A Hugo terminou o Jardim de Infância. Viva ele! Em setembro, meu menino de cinco anos (e meio, ele me corrige) começará uma nova etapa na escola primária. Foram três anos de educação infantil – como dizem aqui na Espanha – que correspondem a metade de sua vida. Três anos para Hugo é um mundo. Entrou bebê, saiu moleque. Para um adulto pode não representar muita coisa, mas para nós foi como se outra história se iniciasse. Aqui, mudamos e aprendemos todos.

Nossas dúvidas sobre a escola escolhida –  que contei aqui no texto

A melhor escola

– não acabaram neste tempo. Acho que sempre estaremos nos questionando sobre nossas escolhas, o que me parece sensato e não seríamos nós se não fosse assim. Aprendi muito. Uma delas é que quando um filho começa na escola, os pais também começam. Ele faz amigos, você também. Ele entra em uma comunidade, você também. Ele sai do casulo familiar, você também. Filho cresce, os pais podem pouco a pouco voltar a ter mais vida individual.

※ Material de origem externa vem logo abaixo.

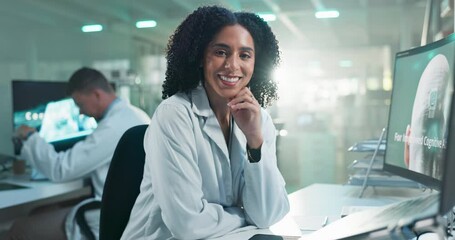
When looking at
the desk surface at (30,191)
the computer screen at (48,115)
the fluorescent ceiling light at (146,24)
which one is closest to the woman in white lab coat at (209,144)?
the desk surface at (30,191)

Para quem vem do Brasil, a escola de classe média é (quase) sempre privada e entrar para uma escola pública foi uma descoberta. Encontrar a diferença: de origem, de histórias, de línguas e até de etnias. Fazer desta diferença uma sorte na vida. Alguém disse que seria fácil? Não é. Mas também não é tão difícil assim. Basta ter um pouco de boa vontade. Posso dizer feliz que creio conseguimos que as diferenças tenham ficado entre os adultos, não entre as crianças. E acredito que isto se deve a que todos os adultos tenham se esforça para que fosse assim,  ao incentivar a convivência, ao trazer para o grupo os que estavam mais desagregados. Ao fazer do  grupo um aliado. Acho que no meio de tantas diferenças, descobrimos que somos todos pais bastante parecidos.

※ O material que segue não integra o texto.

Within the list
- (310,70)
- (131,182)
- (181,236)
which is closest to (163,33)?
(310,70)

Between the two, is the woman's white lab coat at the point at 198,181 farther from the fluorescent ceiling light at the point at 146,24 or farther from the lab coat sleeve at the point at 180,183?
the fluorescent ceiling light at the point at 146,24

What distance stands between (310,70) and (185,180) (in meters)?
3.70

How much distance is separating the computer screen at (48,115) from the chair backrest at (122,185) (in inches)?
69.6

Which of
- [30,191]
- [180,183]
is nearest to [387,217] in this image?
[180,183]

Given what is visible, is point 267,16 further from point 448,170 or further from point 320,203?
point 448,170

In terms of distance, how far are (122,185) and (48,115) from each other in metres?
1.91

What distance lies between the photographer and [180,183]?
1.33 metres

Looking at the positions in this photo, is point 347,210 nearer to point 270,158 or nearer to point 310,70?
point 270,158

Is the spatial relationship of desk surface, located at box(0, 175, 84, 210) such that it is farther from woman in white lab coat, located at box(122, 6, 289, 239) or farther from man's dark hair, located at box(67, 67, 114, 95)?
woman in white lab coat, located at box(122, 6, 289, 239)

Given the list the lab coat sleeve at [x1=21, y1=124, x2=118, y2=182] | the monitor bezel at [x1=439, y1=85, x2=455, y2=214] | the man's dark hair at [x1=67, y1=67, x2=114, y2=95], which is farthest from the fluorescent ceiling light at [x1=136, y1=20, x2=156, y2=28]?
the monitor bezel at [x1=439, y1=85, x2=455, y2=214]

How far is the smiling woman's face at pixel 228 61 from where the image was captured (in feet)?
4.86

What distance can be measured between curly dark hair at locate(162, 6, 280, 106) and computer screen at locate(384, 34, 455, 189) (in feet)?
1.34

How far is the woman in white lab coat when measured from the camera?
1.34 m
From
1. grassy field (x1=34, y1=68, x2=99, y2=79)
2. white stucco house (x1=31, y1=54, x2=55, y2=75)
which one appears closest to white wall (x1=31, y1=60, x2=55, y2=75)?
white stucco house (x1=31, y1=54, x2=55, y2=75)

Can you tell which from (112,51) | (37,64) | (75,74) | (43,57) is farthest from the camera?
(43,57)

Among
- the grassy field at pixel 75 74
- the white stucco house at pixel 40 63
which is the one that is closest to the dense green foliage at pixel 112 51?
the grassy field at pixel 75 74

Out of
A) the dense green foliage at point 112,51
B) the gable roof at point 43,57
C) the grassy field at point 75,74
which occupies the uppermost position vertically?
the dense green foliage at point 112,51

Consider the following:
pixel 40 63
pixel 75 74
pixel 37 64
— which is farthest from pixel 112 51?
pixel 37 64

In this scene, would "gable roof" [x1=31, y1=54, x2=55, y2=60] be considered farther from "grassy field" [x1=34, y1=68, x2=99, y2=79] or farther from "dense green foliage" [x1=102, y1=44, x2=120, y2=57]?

Tão parecidos que agimos igual quando foi preciso. Para celebrar o fim de ciclo, a professora organizou uma excursão a uma granja escola. Lá as crianças puderam ver e tocar os animais. Ajudaram a ordenhar uma vaca, a recolher ovos das galinhas, brincaram com os coelhos. Um dia mais que perfeito para a molecada. Mas, enquanto esperávamos o ônibus sair, a professora veio falar com um grupo de mães. Estava angustiada porque os pais de uma das crianças não havia pagado a excursão. Era barata, mas vivemos tempos de crise econômica. De desemprego. Por mais barato que fosse, um gasto “supérfluo” pode representar um problema no orçamento familiar. A professora não queria deixar um de fora. 22 não são 23.

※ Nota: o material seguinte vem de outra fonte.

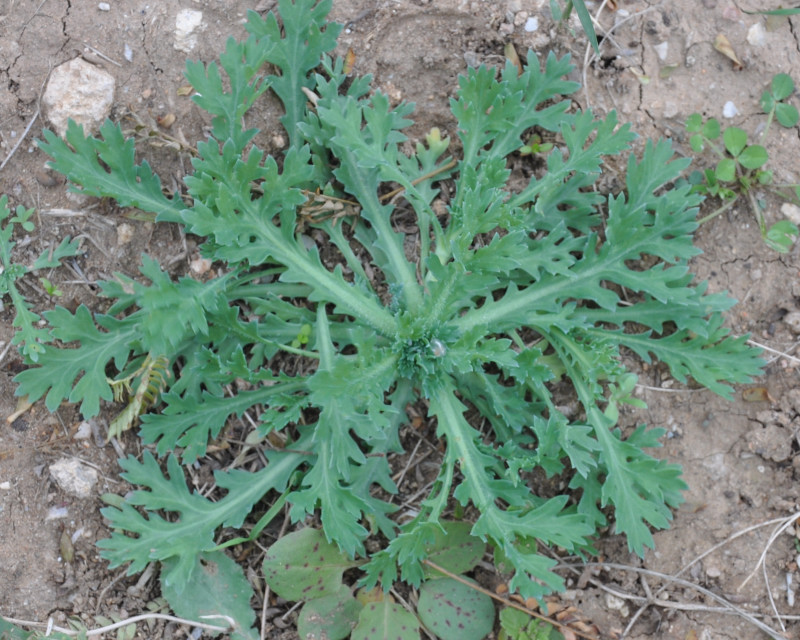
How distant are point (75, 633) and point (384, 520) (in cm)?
135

Nós muito menos. Claro que a criança foi. O gasto foi dividido entre todos. E nenhuma criança ficou sabendo. Elas ainda nao sabem que existe a excessao. Para elas, estarem todos é o natural. A palavra solidariedade ainda nao é parte do seu vocabulário. Talvez porque no nosso universo protegido, eles ainda nao tenham aprendido quantas vezes seus pais tiveram que praticar a solidariedade para elas nao soubessem o tanto que precisamos desta palavra. Esta liçao para eles  ficará para a escola primária. Nós pais aprendemos no Jardim.

 

Comentários

  1. A escolha da escola e sempre uma decisão importante é muitas vezes não é fácil… A escola pública é sem duvida um desafio pra quem só conhece a realidade das escolas particulares. Pode ser um choque no início, mas o fato de todos serem iguais apesar das diferenças que você mencionou: de raça, cultura, crenças, grau de instrução dos pais, nível sócio econômico… No fim, todos são iguais, ninguém tem Vantagens ou privilégios e todos se engajam e trabalham pelo bem dos alunos: pais trabalham nas festas, arrecadam dinheiro, ajudam dedicando oarte só seu tempo; um bem muito valioso hoje em dia. Mas vale a pena!

    • Tem toda a razao. Foi um choque sim. Há pais que entendem pouco espanhol até. Mas todos trabalharam para fazer da escola um lugar de verdadeiro apredendizado. E nós aprendemos com eles. Pelo menos eu aprendi.